RECYCLING HOUSING NARRATIVES:
This article from December 1981 mentions inflation, dropping sales volume, younger adults having to live at home longer possibly, and so many of the things we’re talking about today. All too familiar. Isn’t it wild how these narratives from yesteryear have been recycled? Like I said, ’80s vibes.
LOWER, BUT NOT A PIECE OF CAKE
Back in 1981, the median price finally went above $100,000 in California, and it’s mind-blowing to even think about that since the median home price in California was $819,740 last month (CAR). However, it wasn’t easy to buy a house back then due to high rates, and I think that gets lost in translation sometimes as we talk about housing dynamics. By the way, I’m not trying to diminish the problem of affordability today (see more on that below). I just wonder sometimes if we only look back to the “good old days” thinking it was a cinch for buyers. With that said, if you brag, “I paid $56,000 for my house in 1982, and I’m so glad I did,” that’s a tough thing to hear today for many young people who feel hopeless. Not cool to do. But young people aren’t off the hook either because too many Boomers are unfairly labeled as just one thing. Anyway, I’m getting off topic, but it’s good to evaluate how we’re showing up.
NOTE: Adjusting these prices for inflation doesn’t come anywhere close to today’s prices. $100K adjusted for inflation is $346K.
Anyway, I hope this was interesting. I got intrigued poking around old articles, and I hope you enjoyed checking this out too.
A FEW CLOSING THOUGHTS
1) Affordability today is no joke: I’m not diminishing the reality of a lack of affordability today, and I hope to not get destroyed in the comments from people who think that is my intent. There is no sugarcoating the cost of buying and renting in 2024. Last year, we were missing about 40% of local buyers from the pre-2020 normal, and a lack of affordability was the big culprit.
2) Every generation struggles: I know it might sound a bit off to say this, but one encouraging layer here is seeing previous generations struggled too. I think it’s easy to feel alone in the struggle to afford, but there is something maybe mildly comforting about seeing that affordability has not always come easily through the decades. In other words, you are not alone. The truth is it’s easy to feel overwhelmed with housing headlines today, but many of these narratives have existed in the past too (I still think it’s more challenging to make it work today though).
3) There is hope: History tends to rhyme, and one thing about housing markets is they are always changing. As a broker friend told me last year, “the good markets don’t last, and neither do the bad ones” (Nick Brooks).
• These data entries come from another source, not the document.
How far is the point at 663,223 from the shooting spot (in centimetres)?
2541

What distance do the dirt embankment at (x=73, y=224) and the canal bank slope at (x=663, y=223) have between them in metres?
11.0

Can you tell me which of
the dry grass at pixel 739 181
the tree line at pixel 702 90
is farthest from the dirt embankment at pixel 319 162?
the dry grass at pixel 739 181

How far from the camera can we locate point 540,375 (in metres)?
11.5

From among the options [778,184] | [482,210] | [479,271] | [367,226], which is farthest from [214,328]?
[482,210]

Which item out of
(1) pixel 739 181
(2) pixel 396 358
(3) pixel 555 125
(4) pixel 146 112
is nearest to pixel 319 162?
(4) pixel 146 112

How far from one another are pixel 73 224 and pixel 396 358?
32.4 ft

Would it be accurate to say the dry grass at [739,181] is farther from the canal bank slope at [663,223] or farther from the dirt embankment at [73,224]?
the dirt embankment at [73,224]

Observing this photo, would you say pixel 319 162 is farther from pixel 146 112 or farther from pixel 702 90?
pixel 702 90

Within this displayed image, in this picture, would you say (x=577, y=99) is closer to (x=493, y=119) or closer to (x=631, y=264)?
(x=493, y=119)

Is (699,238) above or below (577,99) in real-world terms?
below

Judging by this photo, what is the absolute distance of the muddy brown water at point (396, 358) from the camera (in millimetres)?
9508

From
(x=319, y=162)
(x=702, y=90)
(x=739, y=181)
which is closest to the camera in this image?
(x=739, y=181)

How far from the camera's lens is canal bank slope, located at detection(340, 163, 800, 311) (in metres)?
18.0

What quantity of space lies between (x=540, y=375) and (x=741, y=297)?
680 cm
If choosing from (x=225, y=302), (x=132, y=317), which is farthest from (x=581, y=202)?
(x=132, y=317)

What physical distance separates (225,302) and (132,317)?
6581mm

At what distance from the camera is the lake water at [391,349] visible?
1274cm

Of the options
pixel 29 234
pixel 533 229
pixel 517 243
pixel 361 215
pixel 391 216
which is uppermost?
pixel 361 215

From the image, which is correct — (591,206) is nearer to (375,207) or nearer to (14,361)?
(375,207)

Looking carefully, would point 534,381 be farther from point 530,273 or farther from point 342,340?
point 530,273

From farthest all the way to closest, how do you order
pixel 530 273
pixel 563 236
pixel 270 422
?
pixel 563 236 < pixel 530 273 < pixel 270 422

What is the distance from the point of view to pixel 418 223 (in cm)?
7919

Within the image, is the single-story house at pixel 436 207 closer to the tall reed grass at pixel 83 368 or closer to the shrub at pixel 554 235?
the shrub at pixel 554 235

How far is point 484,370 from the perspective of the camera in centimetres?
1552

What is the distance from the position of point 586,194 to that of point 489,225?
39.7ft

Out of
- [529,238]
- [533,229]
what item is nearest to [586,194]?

I think that’s spot on for real estate professionals, and it’s true for buyers and sellers. In short, right now we’re in a tough part of the housing cycle because the market feels very broken with sellers sitting back, but it won’t always be like this. I can’t promise the future, but I can look to the past and say there is an ebb and flow to affordability, sales volume, and homes prices. And sometimes things end up working out even when it seems there is not a pathway to financial progress or homeownership.
Thanks for being here. And thank you again SacBee for the permission.
Questions: What stands out to you most about the headlines above? Do you think we’re going to be recycling headlines today for future generations also? I’d love to hear your take.